I’m a week late finding out about St Gobnait, a saint in the early Irish church whose feast day is February 11. A friend and fellow beekeeper on the Dingle peninsula in Co Kerry just told me about her, and it was lovely to find some more Celtic lore about bees and to add to my store of bee stories and mythology. It was particularly heartening, because a couple of weeks ago we found out that our own bees had died, having survived through so much of a long, hard winter. But in this wild and barren place they are at the very limit of their viable habitat, and there is so little for them to eat in the early months of the year. Nevertheless, the loss of bees is a hard thing for a beekeeper; each hive is like a little universe, complete in itself, and now it no longer exists. We will have bees again when we move to Donegal in late spring – in a much richer environment where they are more likely to thrive. And when we install our new hive, we will think now of St Gobnait …
Gobnait was believed to have born in County Clare in the 5th or 6th century. The story goes that she fled her home because of a family feud, and took refuge on the Aran Islands. An angel appeared to her, and told her to settle and begin what would become her life’s work in a place where she would find nine white deer grazing. After traveling around the south coast, she eventually came upon the nine deer in Ballyvorney, Co Cork.
The angel had also instructed her to find her “resurrection place”: the place where the soul leaves the body. Celtic lore held bees in high esteem; it was sometimes believed that the soul left the body as a bee or a butterfly. So Gobnait added beekeeping to her work, developing a lifelong affinity with bees. She started a religious order and dedicated her days to helping the sick, most probably using honey as a healing aid.

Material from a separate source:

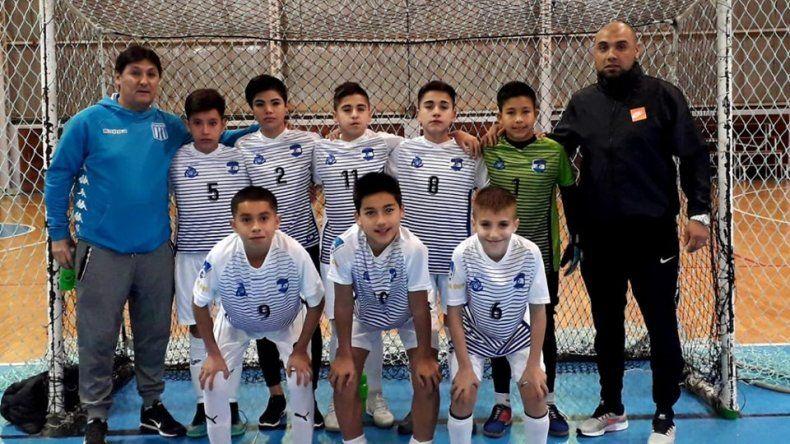 El equipo de Luz y Fuerza que se coronó campeón del torneo Apertura en la denominación C-13.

Many stories exist about how Gobnait prevented invaders (said to have been O’Donoghues of the Glens) from carrying off local cattle. On their approach she let loose the bees from her hives and as a swarm they attacked the invaders, forcing them to flee. One slightly more colourful version of the tale has the beehive turning into a bronze helmet and the bees themselves turning into soldiers.
With bees under such threat, it’s lovely to think of a patron saint of bees and beekeepers.